Over the past few years, media coverage has made me increasingly aware of the opioid epidemic plaguing the United States. As a youth worker, I believe I have a responsibility to educate myself about issues that affect teenagers in the United States. That way, when the teens I work with are either directly or indirectly affected by them, I am at least a little equipped to care for them.
In an effort to better understand the opioid epidemic, I read Rick Van Warner’s On Pills and Needles: The Relentless fight to Save My Son from Opioid Addiction. As its subtitle suggests, On Pills and Needles is a father’s account of his son’s opioid addiction. It is a brutally honest, heart wrenching story of just how devastating this kind of addiction is.
On Pills and Needles does a good job of educating readers about the opioid epidemic. According to Rick, “this growing epidemic kills over ninety Americans per day, eclipsing auto accidents as the nation’s leading cause of accidental death.” It is an “equal-opportunity problem” that impacts affluent teens as well as those living in poverty; Those with a history of addiction as well as those who have always been clean. It shows, through the story of Rick’s son, Tommy, how horrific this kind of addiction is. As Rick explains, “Drug use had replaced any happiness with nothingness.”
As Rick recounts Tommy’s destruction, he naturally deals with treatment, and is often very critical of treatment centers as well as 12-step programs. According to Rick, “The Sober Truth: Debunking the Bad Science Behind 12-Step Programs and the Rehab Industry, written by a psychiatrist who has spent over two decades studying and treating addiction, pegs the success rate of AA-based twelve-step programs at 5-10 percent. A seasoned counselor and Narcotics Anonymous veteran I once discussed the subject with agreed with this assessment but pegged the recovery rate for opioid addicts, defined by him as staying off drugs for at least a year, at less than 5 percent.”
In addition to detailing how Tommy’s opioid addiction affects him, On Pills and Needles also addresses the impact of this kind of addiction on the addict’s family – especially their parents. According to Rick, “One of the most difficult lessons a family of an opiate addict on the hamster wheel of destruction must learn is that the person they love has absolutely no regard for the impact their behavior has on those around them.” Rick adds, “Perhaps the most difficult part of being an addict’s parent is accepting that you cannot control or change that person or their actions regardless of how much time, effort, or money you devote to the effect.”
Because of its emphasis on parenting, in many ways, On Pills and Needles might well be classified as a parenting memoir.
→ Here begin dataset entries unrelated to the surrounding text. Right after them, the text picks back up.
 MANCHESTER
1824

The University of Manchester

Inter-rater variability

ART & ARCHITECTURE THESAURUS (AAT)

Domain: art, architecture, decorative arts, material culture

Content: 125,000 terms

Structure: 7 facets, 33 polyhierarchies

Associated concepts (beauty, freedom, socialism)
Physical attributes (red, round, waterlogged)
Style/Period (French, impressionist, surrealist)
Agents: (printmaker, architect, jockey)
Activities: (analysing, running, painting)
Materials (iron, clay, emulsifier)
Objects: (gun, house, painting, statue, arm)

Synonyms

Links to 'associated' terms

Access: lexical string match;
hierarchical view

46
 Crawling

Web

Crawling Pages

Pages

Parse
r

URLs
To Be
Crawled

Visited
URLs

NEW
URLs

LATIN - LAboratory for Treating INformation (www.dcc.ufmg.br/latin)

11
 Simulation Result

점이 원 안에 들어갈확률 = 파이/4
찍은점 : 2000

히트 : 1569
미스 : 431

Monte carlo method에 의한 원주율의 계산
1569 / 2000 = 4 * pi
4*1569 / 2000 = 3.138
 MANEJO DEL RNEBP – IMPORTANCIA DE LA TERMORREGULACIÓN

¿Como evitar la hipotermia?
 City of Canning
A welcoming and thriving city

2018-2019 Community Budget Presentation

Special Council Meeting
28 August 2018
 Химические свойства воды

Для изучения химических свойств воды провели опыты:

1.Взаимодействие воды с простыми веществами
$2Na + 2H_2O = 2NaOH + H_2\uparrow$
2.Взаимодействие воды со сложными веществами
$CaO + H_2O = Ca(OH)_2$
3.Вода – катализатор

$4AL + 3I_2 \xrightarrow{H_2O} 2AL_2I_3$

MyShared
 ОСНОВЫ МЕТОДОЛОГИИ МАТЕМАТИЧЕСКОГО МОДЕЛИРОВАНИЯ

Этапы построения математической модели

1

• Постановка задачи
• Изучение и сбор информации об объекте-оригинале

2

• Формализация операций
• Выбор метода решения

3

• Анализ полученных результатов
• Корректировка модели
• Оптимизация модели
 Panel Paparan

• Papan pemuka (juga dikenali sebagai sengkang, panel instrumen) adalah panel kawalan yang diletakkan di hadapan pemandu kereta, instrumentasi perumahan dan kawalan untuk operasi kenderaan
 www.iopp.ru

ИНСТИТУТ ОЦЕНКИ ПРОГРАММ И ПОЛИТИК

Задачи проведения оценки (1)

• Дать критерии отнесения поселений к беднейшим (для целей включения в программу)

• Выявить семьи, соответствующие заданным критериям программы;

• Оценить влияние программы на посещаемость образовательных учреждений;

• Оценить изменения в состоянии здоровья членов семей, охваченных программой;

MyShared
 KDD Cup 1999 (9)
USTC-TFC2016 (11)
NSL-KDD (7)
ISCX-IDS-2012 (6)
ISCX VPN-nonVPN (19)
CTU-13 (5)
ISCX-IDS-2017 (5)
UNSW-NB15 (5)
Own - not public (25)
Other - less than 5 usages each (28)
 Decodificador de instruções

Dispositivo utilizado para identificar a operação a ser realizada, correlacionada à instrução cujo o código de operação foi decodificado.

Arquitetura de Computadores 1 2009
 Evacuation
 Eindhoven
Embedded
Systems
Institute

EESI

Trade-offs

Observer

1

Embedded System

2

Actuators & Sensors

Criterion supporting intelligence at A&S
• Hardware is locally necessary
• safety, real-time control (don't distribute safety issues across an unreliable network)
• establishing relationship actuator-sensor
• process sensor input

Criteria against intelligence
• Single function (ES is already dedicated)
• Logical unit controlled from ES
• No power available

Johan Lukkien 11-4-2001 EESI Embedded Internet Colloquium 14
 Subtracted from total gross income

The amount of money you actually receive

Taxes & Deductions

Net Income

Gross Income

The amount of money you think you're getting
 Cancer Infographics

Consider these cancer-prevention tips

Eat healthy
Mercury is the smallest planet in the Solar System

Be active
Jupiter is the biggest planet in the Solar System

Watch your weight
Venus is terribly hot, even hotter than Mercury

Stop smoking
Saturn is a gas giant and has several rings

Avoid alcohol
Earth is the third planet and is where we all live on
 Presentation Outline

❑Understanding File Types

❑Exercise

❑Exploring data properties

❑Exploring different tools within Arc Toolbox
As Rick reflects on his family’s journey, he concludes “The most important thing Mary or I could ever give any of our kids was our time and focused attention. Nothing was more important to each of them than this.”
Surprisingly, very little of On Pills and Needles addresses faith, something that’s unusual for a title published by Baker Books. Even so, I am glad I read it. I now have a better understanding of opioid addiction. What’s more, On Pills and Needles is a book that I will keep on my shelf and pass along to parents whose children are dealing with addiction issues. I have no doubt that they’ll see themselves in the pages of this book and, in the process, find hope and grace.
Disclosure: I received a free copy of On Pills and Needles from Baker Books in exchange for a fair and honest review.